Andrew Castle is set to make a return to commentating this year. He’ll be doing it at the Wimbledon Championships. He’s been reminiscing on some of his memories from commentating.
In an interview with Betway, he shared his view that research is the key to being successful as a commentator.
“I don’t really know what qualifies you to commentate or present on any particular subject other than a vigorous amount of research to do it justice”, Castle said.
He also revealed the first match he ever commentated on.
“My first commentary was a Rafael Nadal match out on court 12, and I remember him standing out.”

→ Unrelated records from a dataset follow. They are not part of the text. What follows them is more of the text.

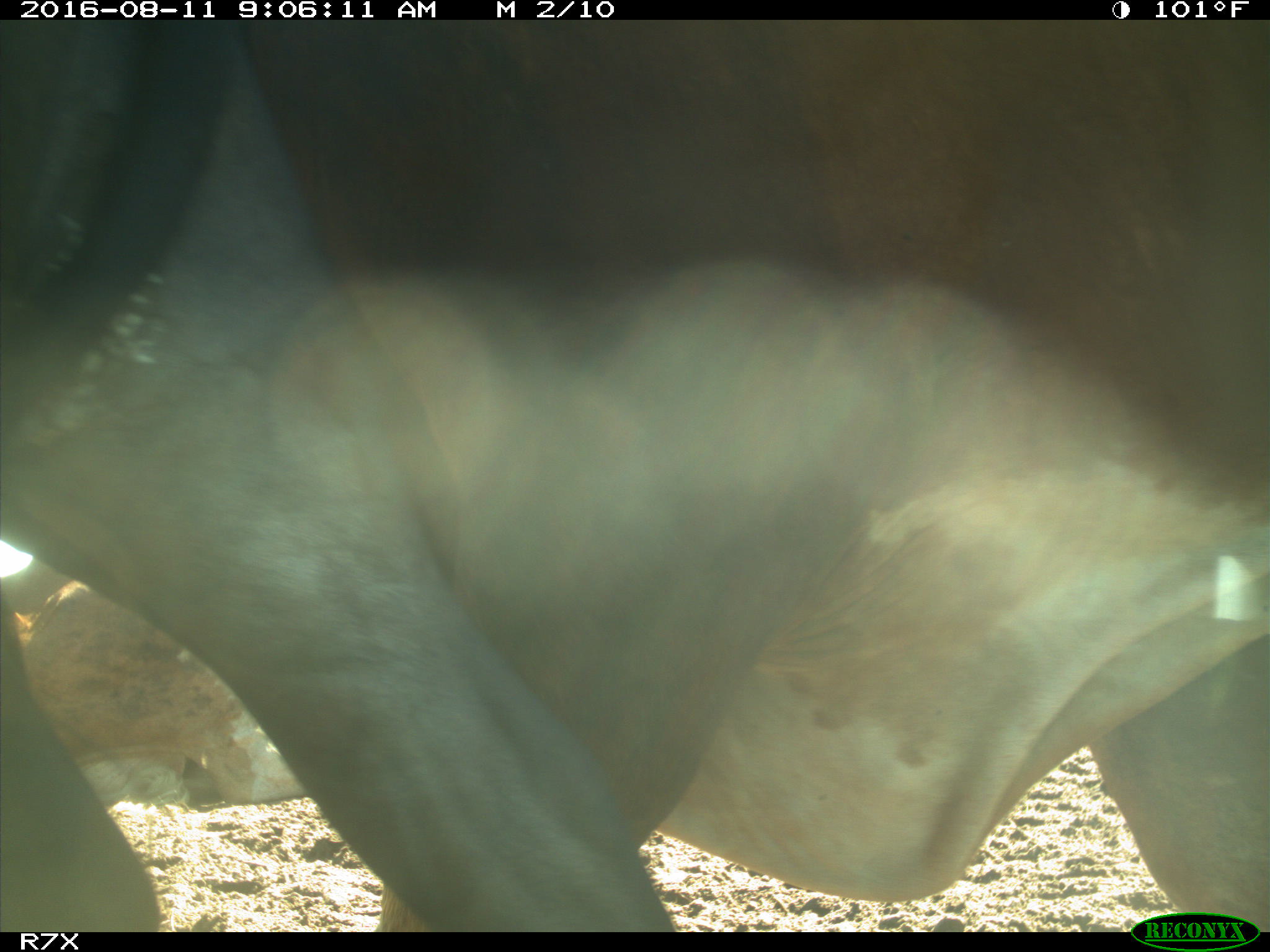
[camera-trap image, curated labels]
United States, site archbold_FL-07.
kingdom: Animalia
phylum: Chordata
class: Mammalia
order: Artiodactyla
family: Bovidae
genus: Bos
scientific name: Bos taurus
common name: domestic cow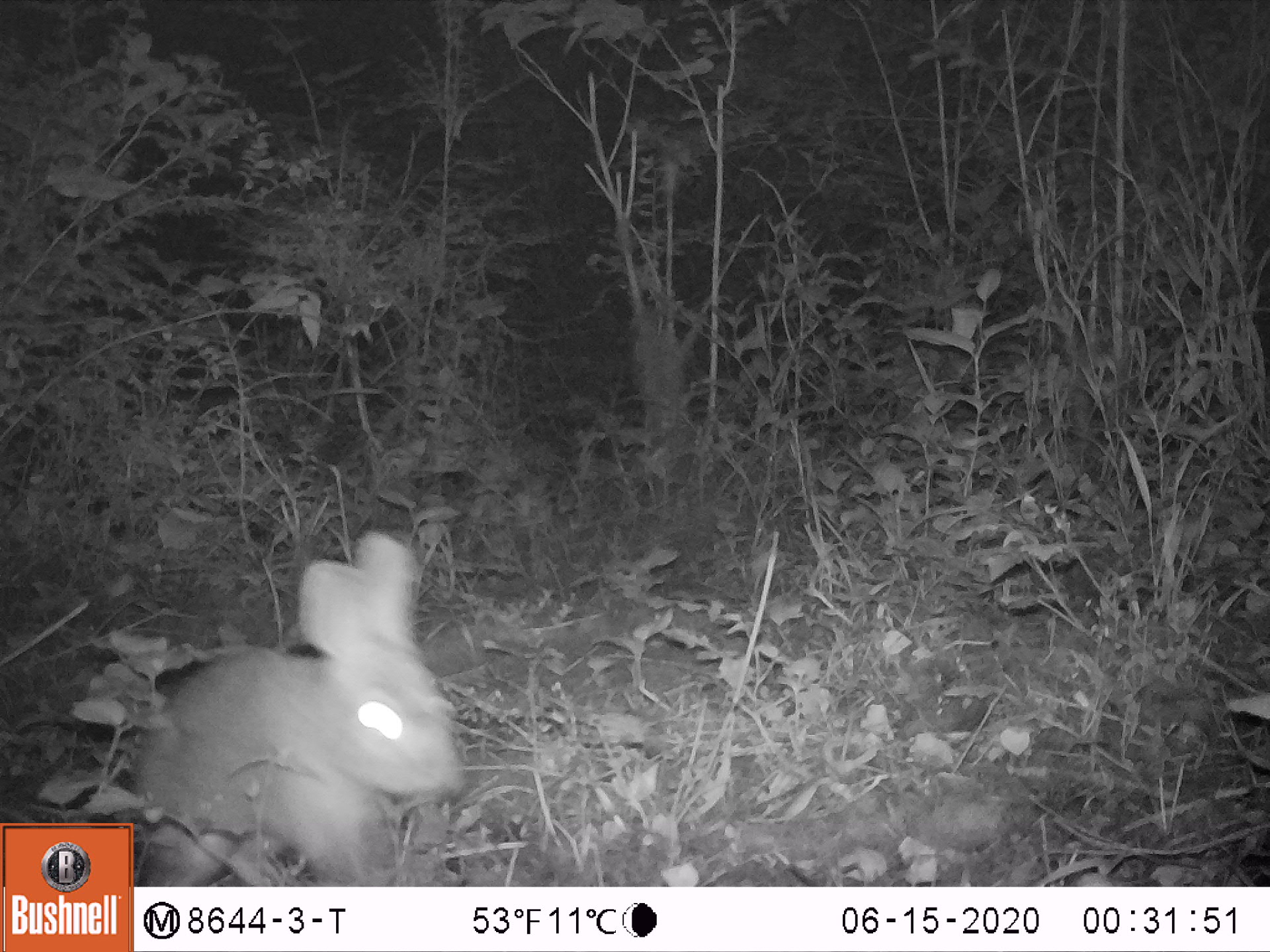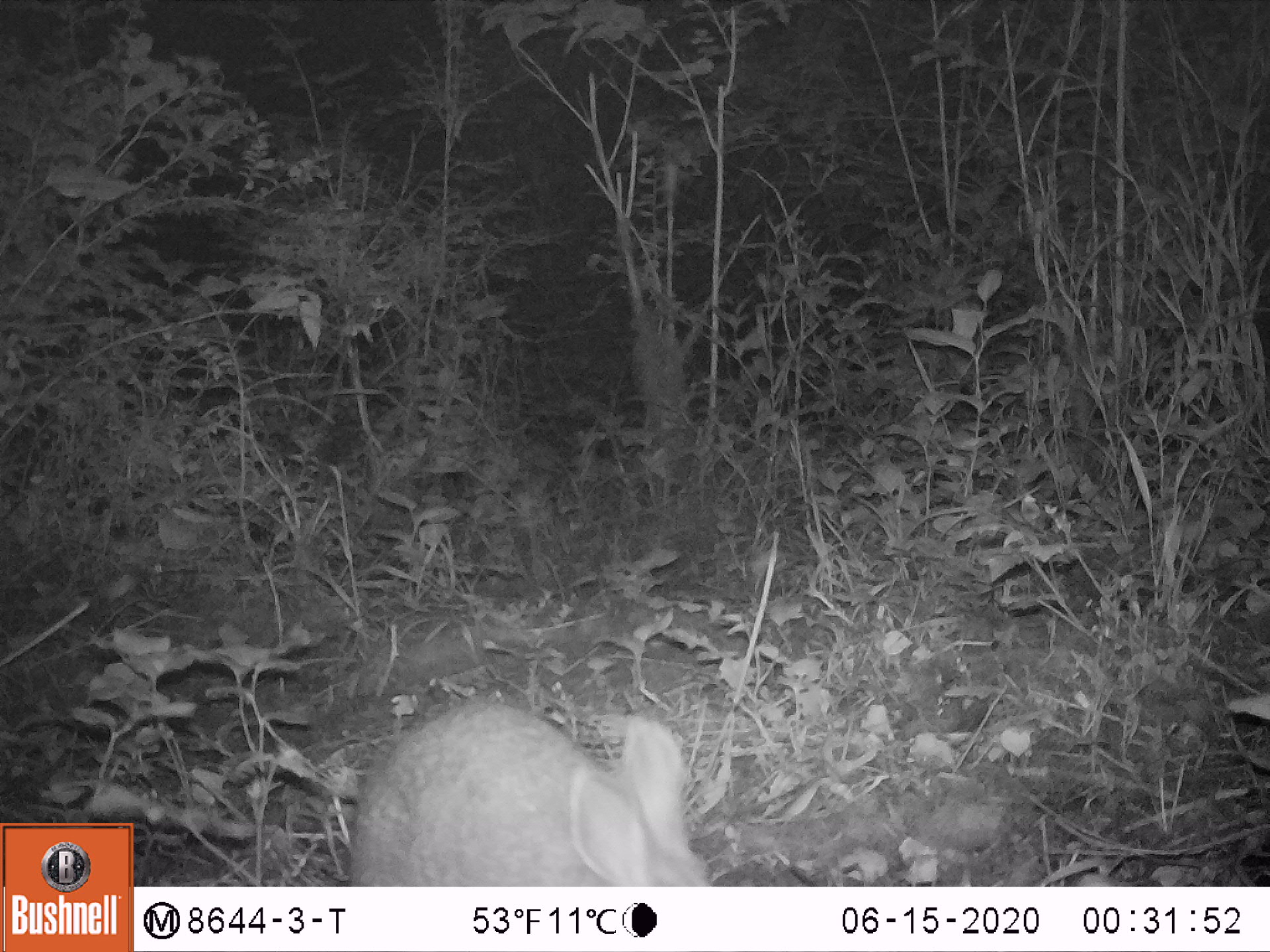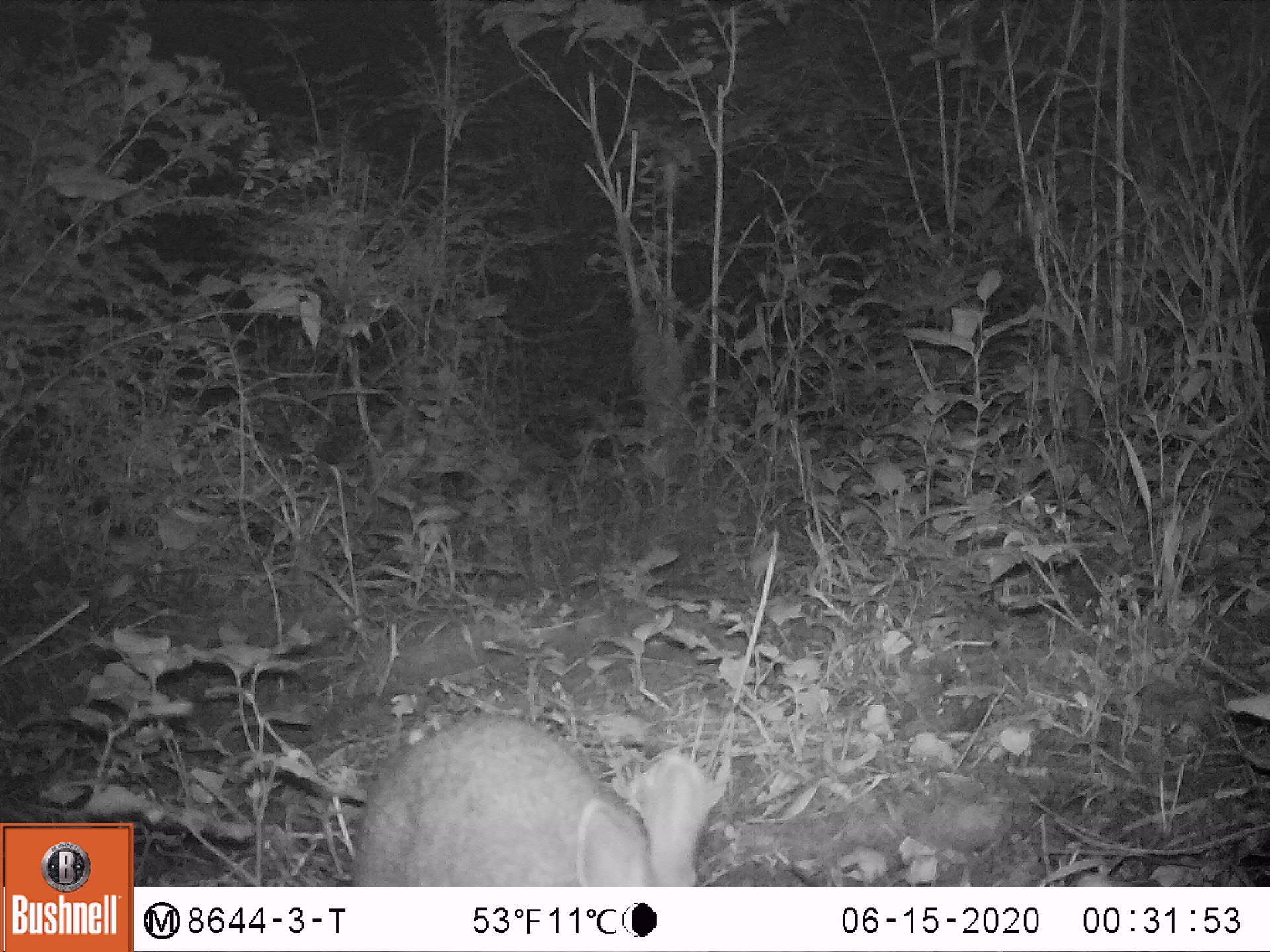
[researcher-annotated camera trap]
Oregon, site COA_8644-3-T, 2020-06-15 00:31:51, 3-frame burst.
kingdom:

Rafael Nadal has since become one of the most successful tennis players still active today. Castle knows how fortunate he is to be able to commentate on their matches.
“It grew from there. Now I get to sit in the Centre Court commentary box with these legends watching guys like Nadal and Roger Federer. How lucky is that?”
But commentating tennis matches in the most-watched slots on the BBC wasn’t where Castle got his start.
In fact, he was commentating on other sports he wasn’t as interested in for years before landing his dream job.
He also commentated on some tennis, but he said “I worked with Sue Barker in a small airless box in a car park in Isleworth”.
So not quite the best situation to be in.
But he also revealed a memory that was arguably worse than this, despite being in a better place in his career.
In 2013, the men’s singles final was taking place. After the final ball had gone into the net, the now-retired tennis player Tim Henman jumped up next to him.
“Henners smacked me right in the head with his elbow – I assume accidentally. He almost knocked me unconscious!”
That was one of the most eventful matches he’d ever been involved in, and it could have been worse.
But that’s the way tennis can be. It’s an unpredictable sport that’s full of emotion, with twists and turns that even the professionals don’t expect.
Castle knows this well, having been a professional tennis player himself between 1986 and 1992. Not only that, he became the top tennis player in Britain during that time. So, he understands the sport in a way that many other tennis commentators may not.
He then went on to recall how he landed work at Wimbledon. It was a case of knowing the right person at the right time.
“I remember being up in Slaley Hall in Northumberland during the first week of Wimbledon. I was covering the golf for Sky Sports.
I was sitting there in my room thinking: ‘It’s a bit mad that I’m doing the golf when all this tennis is going on’.
I called an old friend who was actually in charge of the Wimbledon broadcast and managed to get on board with that, luckily.”
Being able to call up an old friend gave Castle the biggest opportunity of his life, and many of our best moments in life come from the connections we’ve made over time.
For Castle, it gave him the chance to become a famous tennis commentator, after already having been a famous tennis player.
Castle has been commentating matches on the BBC since 2003, so that means he’s been in this role for almost 2 decades. That’s a long time. Back in 2003, social media didn’t even exist. So Castle has had to keep up with the times.
That’s something Castle has no problems with. The reason being he always comes prepared for whatever he needs to do, whether that’s commentating on tennis or any of the other roles he’s held.
“I remember covering the international Horse of the Year Show from Olympia. I knew nothing about horses until I learned everything there was to learn from the people in the game.
“If I’m interviewing the Prime Minister on GMTV, I’m preparing a set of questions that I want to know the answer to. That’s based on journalism.
“People might say: ‘What’s a tennis player doing working on this?’. Well, I have done the work, so now I’ll wear whichever hat somebody wants me to wear.”
It’s not an easy task to switch between roles like that, and it takes a lot of experience to be able to do it. That’s exactly why Castle has performed so well in the world of tennis, both as a player, and as a commentator.
He knows how to step back and look at the big picture, preparing himself in advance and throwing himself into whatever tasks await him.
But no matter what he gets up to, it’s Wimbledon that’s captured his heart.
“I have goosebumps when I arrive and nobody’s around. It’s just one of the great privileges to call it my place of work.”
Knowing that you’re happy with the work you do is an under-rated privilege. For people who are unhappy in their roles, life can feel like a daily grind.
And it’s true that Wimbledon isn’t a full-time job. The Championships only take place for 2 weeks every year, but it’s full-on for those 2 weeks.
A good example of this was the 2013 men’s single final. Not only did Castle almost get knocked out by Henman, but he also got the chance to announce to the nation that Andy Murray had become the first man to win during the Open Era.
“Throughout that game I kind of knew it was my job to lead viewers through the emotional turmoil.
Something like 72 per cent of UK televisions were watching, so that was quite a responsibility. Hopefully we did it justice.”
What a brilliant life in tennis for Andrew Castle.